Recorded information:
—————
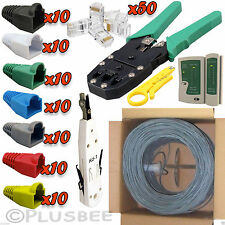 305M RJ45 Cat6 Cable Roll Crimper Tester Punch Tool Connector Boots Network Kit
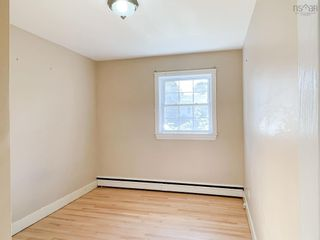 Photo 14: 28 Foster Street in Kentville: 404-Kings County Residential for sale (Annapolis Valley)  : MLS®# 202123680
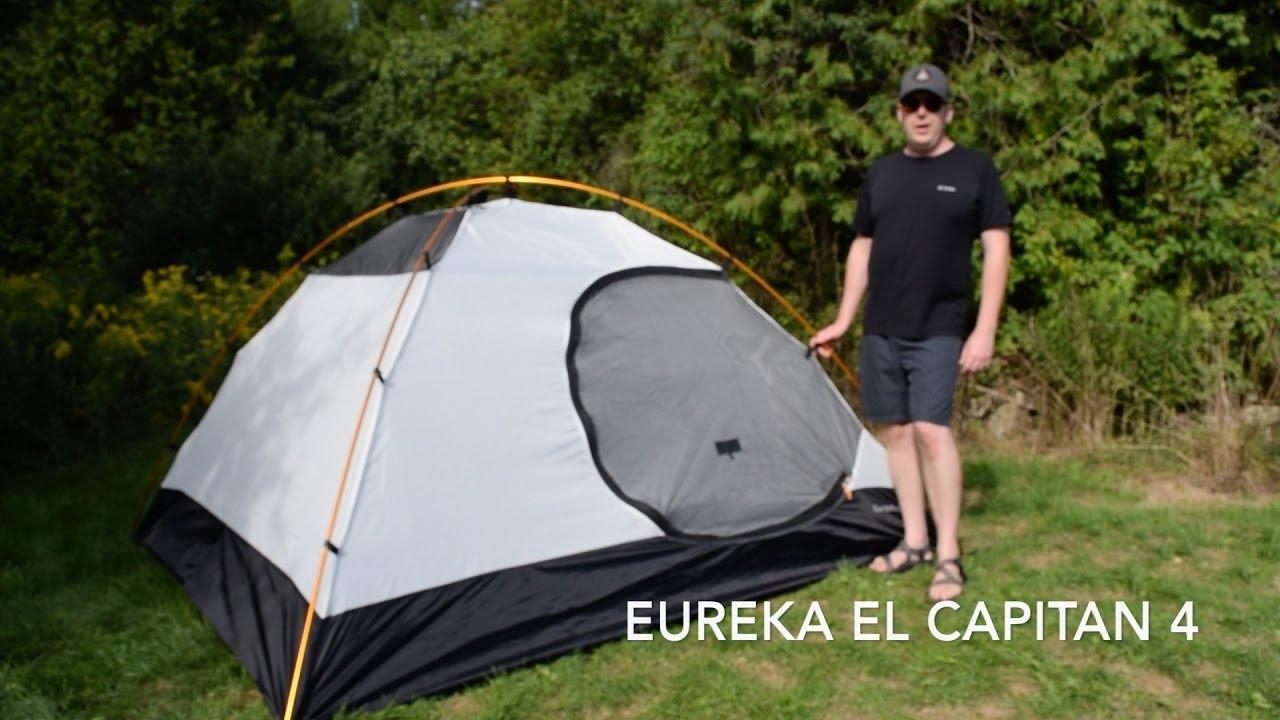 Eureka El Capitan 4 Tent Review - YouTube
—————
Exercise brief: Reproduce the listing above exactly, excluding all pictures.

The answer:
 305M RJ45 Cat6 Cable Roll Crimper Tester Punch Tool Connector Boots Network Kit
 Photo 14: 28 Foster Street in Kentville: 404-Kings County Residential for sale (Annapolis Valley)  : MLS®# 202123680
 Eureka El Capitan 4 Tent Review - YouTube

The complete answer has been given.